To be done
In the crossword comment thread, what does OFL stand for?

─── Document passage

Agree that UNICOLOR made me pause. But as usual not an enraged pause but a curious pause. Like what if… people who eschew proper teeth care become unidentified.

@sanfranman59 – So you’ve never been in line at a grocery store when a kid spots those sexy RINGPOPs and decides he wants one and throws a spectacular tantrum? I have to say, if they had been around when I was a kid, I’d have wanted one, too. Back then, I was obsessed with those ridiculous red wax lips. Nasty.

@Lewis – me, too, for being startled at the thought of a bar in a bathroom. I mean, frat parties have their hunch punch in the bathtub, right? Makes you wonder about, well, the bar stools…

I noticed PABST crossing BUZZ. Dad used to put salt in his PBR.

I have to disagree with the clue for RICED. If you use a ricer to do your mashed potatoes, they’re not only mashed, but they’re ethereal, miraculous little hills of wonder.

Wm. C. 7:34 AM  


@Anon7:04 --

OFL => Our Fearless Leader, i. e. Rexy

Z 7:53 AM  

@Aketi - Lol. I became department chair the same way. Our curriculum director no longer spoke English, so I, working on a Masters and replete with all the latest BUZZWORDS, ended up rewriting all the department’s work to get her approval. Since I was doing the final work, the old guard let me be chair (I think it came with an extra $500/year). All I was doing was translating everything we had done into educationese.

@anon7:25 - the PHONE in PHONEJACK is still a specific to telephones item. CALL, DIAL, and RING are used in phrases unrelated to telephones. In first word (or last word or words split between two words) themes it is more elegant to use the theme word in a unrelated fashion.

Peter the Great 8:01 AM  

Tsar is crosswordese. I think czar is more common in the real world.

Calman Snoffelevich 8:07 AM  

40A: THE "A" AND "S" OF 1-ACROSS is not a valid clue, as 1A has two As, so there is no "THE A".

Suzie Q 8:45 AM  

I think my dad used "Give me a buzz" a lot so I was OK with that usage but buzz as in slightly high is more familiar to me. Misspent youth and all that.

The puzzle says Australia and @ kitshef says S. Africa but I thought those yummy nuts came from Hawaii.

pabloinnh 8:45 AM  

Straight shot down Crossword Highway this AM, which means it's a Monday. About as crunchy as not quite mashed potatoes.

My question, and it's an old one for me, is about PASTIME. There always seems to be something wrong with this spelling, even though there isn't. Do we engage in activities to pass time? What happened to that other s? Or does it somehow refer to time in the past? Where's the other t? Or time that passed? Where's everything?
And while we're at it, where's mastime? (I realize this requires an apostrophe, it's just what happens when you start that stroll down Orthographic Avenue.) English. How does anyone ever learn it?

RAD2626 9:04 AM  

I thought this was a clever and fine Monday where I did not get the theme until the end, which I like. Thought long non-theme entries were very strong. PHONE connection did not bother me.

Only nit is the clue for CAM. CAM is a Newton or a shaft. Have never heard it used as a shortened form of camera. Must be a Monday cluing thing but still...

──────
─── Record list

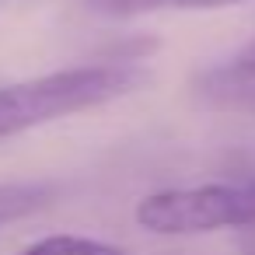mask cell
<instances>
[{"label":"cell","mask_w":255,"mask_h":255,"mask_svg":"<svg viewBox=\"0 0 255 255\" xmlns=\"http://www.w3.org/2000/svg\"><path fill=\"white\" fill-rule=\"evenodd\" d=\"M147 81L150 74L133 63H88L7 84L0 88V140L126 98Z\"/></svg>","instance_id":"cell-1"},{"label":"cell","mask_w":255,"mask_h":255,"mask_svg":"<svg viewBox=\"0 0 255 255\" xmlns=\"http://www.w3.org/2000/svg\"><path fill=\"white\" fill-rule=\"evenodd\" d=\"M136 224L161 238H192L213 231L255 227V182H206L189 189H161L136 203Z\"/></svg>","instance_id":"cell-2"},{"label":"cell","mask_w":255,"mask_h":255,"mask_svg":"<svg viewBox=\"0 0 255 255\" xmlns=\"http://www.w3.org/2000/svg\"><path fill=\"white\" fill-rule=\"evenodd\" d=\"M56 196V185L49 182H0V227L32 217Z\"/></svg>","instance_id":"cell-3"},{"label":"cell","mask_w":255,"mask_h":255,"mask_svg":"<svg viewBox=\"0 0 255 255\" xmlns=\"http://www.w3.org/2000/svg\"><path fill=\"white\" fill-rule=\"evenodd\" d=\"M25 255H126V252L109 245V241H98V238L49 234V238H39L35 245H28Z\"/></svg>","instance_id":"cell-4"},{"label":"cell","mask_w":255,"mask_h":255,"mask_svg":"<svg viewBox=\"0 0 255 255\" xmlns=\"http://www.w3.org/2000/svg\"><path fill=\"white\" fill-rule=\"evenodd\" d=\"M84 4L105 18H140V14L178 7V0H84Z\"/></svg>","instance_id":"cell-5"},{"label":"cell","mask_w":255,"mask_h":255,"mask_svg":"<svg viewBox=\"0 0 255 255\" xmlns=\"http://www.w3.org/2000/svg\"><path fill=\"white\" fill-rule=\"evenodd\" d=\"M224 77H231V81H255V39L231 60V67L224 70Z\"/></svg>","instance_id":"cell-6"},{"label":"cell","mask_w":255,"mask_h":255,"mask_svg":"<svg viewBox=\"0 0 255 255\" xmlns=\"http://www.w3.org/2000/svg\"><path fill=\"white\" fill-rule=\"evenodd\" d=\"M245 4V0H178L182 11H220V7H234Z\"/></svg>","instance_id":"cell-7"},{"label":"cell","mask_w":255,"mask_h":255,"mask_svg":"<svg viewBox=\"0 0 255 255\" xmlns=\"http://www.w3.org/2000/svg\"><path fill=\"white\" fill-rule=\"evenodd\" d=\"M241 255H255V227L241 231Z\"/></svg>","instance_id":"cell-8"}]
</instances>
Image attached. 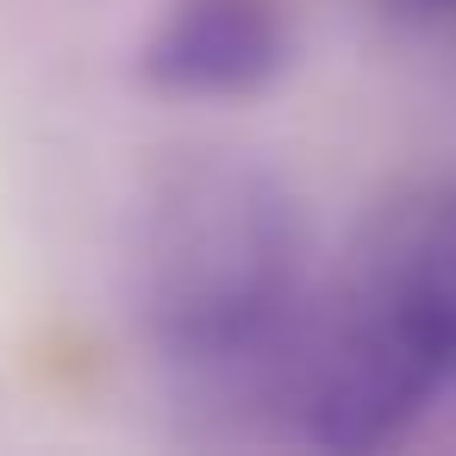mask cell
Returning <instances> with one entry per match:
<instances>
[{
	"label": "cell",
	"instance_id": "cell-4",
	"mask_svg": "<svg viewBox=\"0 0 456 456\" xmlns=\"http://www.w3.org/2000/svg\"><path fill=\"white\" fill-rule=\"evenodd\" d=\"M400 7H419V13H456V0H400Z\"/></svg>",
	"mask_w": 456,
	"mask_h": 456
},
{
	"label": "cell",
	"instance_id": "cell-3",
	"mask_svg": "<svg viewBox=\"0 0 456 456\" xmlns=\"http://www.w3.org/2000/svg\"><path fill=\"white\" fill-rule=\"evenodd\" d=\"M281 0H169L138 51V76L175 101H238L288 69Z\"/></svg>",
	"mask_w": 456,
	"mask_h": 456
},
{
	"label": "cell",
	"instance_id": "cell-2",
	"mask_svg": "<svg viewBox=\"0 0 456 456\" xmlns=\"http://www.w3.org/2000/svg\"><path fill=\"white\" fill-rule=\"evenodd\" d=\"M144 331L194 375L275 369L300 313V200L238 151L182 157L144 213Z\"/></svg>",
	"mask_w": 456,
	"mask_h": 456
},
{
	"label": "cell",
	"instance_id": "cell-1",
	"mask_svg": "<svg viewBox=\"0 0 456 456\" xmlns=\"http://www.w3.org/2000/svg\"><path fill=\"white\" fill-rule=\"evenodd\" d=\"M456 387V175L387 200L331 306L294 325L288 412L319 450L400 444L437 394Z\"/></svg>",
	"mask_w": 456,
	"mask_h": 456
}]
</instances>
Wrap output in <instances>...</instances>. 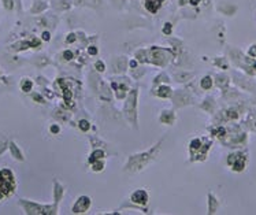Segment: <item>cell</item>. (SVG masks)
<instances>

──────

Exercise result
Our Fearless Leader